Philippe VERGNES 3 novembre 2014 08:51

Sur le lien croisé, si l’on en croit les rares auteurs qui ont approfondi l’étude des perversions, je dirais que oui lorsqu’il s’agit de situer l’origine de la perversion narcissique d’un point de vue clinique.

Mais le tableau est loin d’être simple avec les perversions, car nous sommes-là au cœur des relations les plus intersubjectives qui soient. C’est-à-cire qu’elles touchent notre subjectivité et notre inconscient au plus profond de notre être. C’est dire la difficulté que nous pouvons avoir à faire remonter les données dont nous disposons et les objectiver.
A ce titre, il faut avoir beaucoup d’humilité et ne jamais exclure la possibilité de se tromper.
Mais ceci dit, d’après mon expérience personnelle également et les nombreux témoignages que j’ai pu récolter au fil des ans, c’est bien la relation incestuelle générant un climat d’inceste dans les familles, et principalement lorsque l’acte génital n’est pas accompli, qui la cause de la perversion narcissique.
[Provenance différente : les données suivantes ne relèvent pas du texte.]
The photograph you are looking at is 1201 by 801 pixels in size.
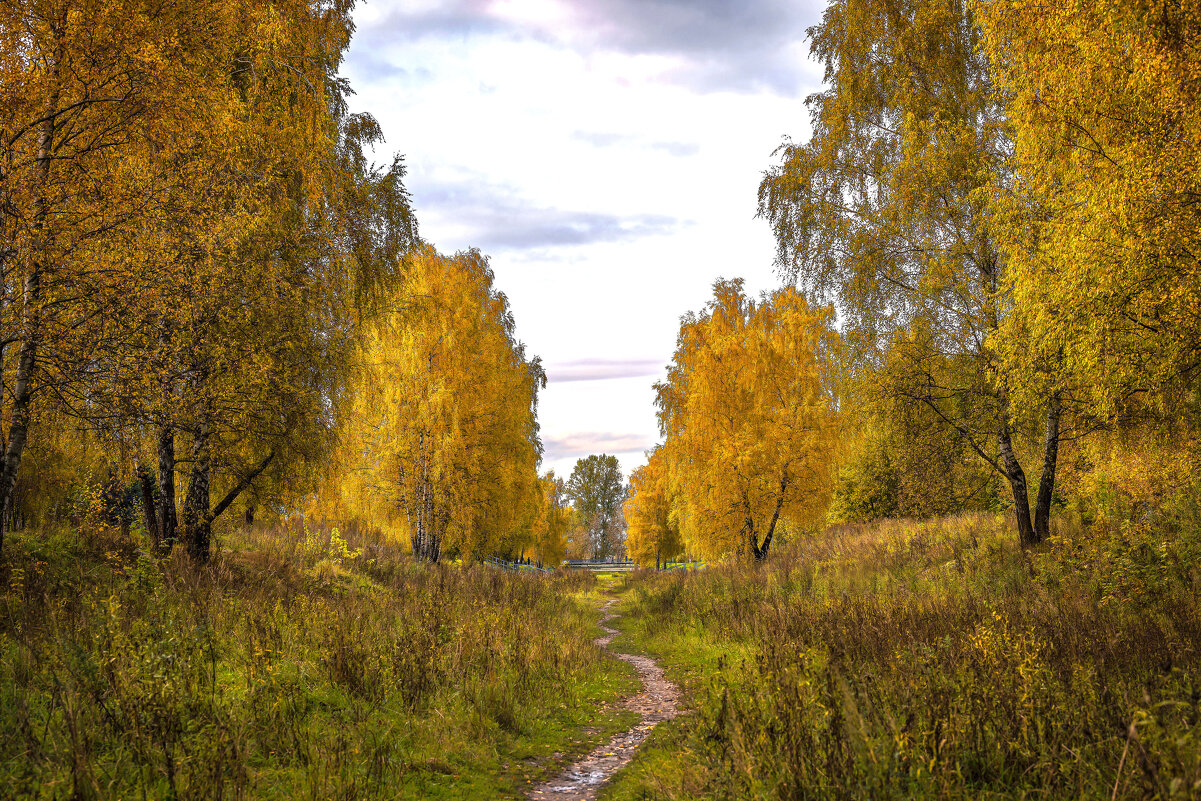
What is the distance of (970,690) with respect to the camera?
169 inches

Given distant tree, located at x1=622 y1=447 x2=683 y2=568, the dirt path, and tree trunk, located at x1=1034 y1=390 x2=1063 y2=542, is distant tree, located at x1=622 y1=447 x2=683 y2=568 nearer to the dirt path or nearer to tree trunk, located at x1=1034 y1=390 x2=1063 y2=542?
tree trunk, located at x1=1034 y1=390 x2=1063 y2=542

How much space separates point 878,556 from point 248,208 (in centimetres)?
1536

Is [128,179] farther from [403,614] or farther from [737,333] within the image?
[737,333]

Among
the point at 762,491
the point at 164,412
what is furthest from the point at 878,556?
the point at 164,412

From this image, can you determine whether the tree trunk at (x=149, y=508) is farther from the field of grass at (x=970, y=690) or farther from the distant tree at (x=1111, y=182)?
the distant tree at (x=1111, y=182)

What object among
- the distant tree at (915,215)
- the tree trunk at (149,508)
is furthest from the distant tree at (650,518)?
the tree trunk at (149,508)

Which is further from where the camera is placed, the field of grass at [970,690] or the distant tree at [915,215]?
the distant tree at [915,215]

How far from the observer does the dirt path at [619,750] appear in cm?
486

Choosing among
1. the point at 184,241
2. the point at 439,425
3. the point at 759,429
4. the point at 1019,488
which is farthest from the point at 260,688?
the point at 759,429

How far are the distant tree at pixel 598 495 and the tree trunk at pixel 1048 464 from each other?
239 ft

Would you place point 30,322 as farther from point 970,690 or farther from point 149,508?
point 970,690

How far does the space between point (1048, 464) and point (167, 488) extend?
15.7 m

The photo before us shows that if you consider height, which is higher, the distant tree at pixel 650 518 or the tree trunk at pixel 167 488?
the tree trunk at pixel 167 488

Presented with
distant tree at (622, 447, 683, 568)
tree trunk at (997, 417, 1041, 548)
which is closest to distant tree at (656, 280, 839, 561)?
tree trunk at (997, 417, 1041, 548)
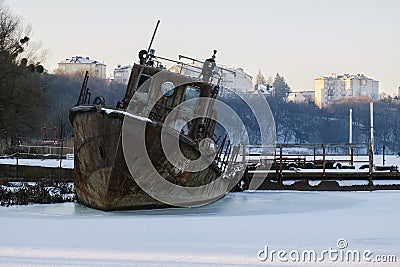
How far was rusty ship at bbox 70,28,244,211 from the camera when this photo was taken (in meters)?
12.4

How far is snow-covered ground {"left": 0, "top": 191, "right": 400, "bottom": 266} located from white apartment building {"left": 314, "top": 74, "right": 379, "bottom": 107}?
150m

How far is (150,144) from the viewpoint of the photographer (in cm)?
1249

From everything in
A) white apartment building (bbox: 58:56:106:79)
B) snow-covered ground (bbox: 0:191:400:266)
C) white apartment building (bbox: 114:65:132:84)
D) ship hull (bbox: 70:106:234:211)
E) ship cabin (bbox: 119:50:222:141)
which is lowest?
snow-covered ground (bbox: 0:191:400:266)

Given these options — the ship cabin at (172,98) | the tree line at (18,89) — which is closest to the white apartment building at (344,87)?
the tree line at (18,89)

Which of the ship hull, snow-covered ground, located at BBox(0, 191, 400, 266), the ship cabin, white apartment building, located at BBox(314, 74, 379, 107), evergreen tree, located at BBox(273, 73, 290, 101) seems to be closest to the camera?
snow-covered ground, located at BBox(0, 191, 400, 266)

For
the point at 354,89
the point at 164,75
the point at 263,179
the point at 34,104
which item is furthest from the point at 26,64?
the point at 354,89

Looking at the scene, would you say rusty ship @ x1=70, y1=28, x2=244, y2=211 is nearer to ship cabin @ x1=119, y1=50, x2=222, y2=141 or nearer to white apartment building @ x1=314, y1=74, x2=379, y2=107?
ship cabin @ x1=119, y1=50, x2=222, y2=141

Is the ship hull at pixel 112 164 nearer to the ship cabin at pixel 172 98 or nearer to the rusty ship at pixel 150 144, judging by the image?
the rusty ship at pixel 150 144

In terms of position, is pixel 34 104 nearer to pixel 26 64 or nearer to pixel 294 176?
pixel 26 64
Si le pervers narcissique inflige des blessures narcissiques à ses victimes en augmentant leur vulnérabilité narcissique, ces dernières n’en deviendront pas nécessairement perverse narcissique pour autant. Ce qui ne veut pas dire qu’elle n’utiliseront pas de défense perverse narcissique par moment. Et c’est la toute la difficulté pour réellement comprendre ce qu’est la perversion narcissique, car c’est une théorie qui est tout à la fois catégorielle et dimensionnelle.
Catégorielle dans le sens où il existe bien des pervers narcissiques « accomplis » selon l’expression que donne l’inventeur de cette notion, et dimensionnelle dans le sens où dans des contextes particuliers, nous sommes tous capables d’utiliser des défenses psychiques sur un mode pervers narcissique ce qui ne fait de nous des pervers narcissiques « accomplis » pour autant.
C’est cette indistinction qui est source de nombreuses confusions.
Reprenons votre exemple en deux parties, sur une fratrie élevée par un ou un(e) perverse narcissique, la plupart du temps la relation incestueuse s’instaure avec un seul des enfants (ce qui n’interdit pas qu’elle puisse s’installer avec plusieurs, mais le cas est plus rare). Ce dernier développera une perversion narcissique accompli, mais pas ses frères et sœurs qui seront probablement atteint d’autres troubles, mais pas celui de la perversion narcissique.
Dans les entreprises, c’est autre chose qui se passe. La contagion s’effectue également sur la base d’une communication déviante (comme dans la relation inces-tueuse), mais sans ce lien incestueux. C’est la contagion telle que je la décris dans mon commentaire ci-dessus à l’attention de pierre258.
Toutefois, il existe de nombreuse autres configurations auxquels ces deux exemples ne sauraient se limiter, mais pour ce qui est du pervers narcissique accompli, il n’y a que deux chemins qui y mènent selon l’inventeur de cette terminologie : la relation incestuelle que j’ai partiellement évoqué et ce qu’il appelle l’antœdipe furieux (autre néologisme créé pour rendre compte de certaines frustrations précoces induisant une perversion narcissique). Tout deux descendant en droite ligne d’une séduction narcissique. (Encore un autre néologisme lié à la théorie de la perversion narcissique pour laquelle il existe un mini dictionnaire créé par son inventeur. Comme quoi, je suis très loin d’en avoir fini dans mon choix d’exposer cette théorie au grand public et d’où mes hésitations à le faire également).
En résumé : il existe un mouvement pervers narcissique que nous pouvons tous activer à un moment ou un autre de notre vie selon des circonstances particulières (aspect dimensionnel, ce que nous observons le plus fréquemment) et un pervers narcissique accompli (aspect catégoriel représentant l’arbre qui cache la forêt) qui répond à une description clinique bien précise. L’un et l’autre son confondu dans notre acception populaire de la perversion narcissique.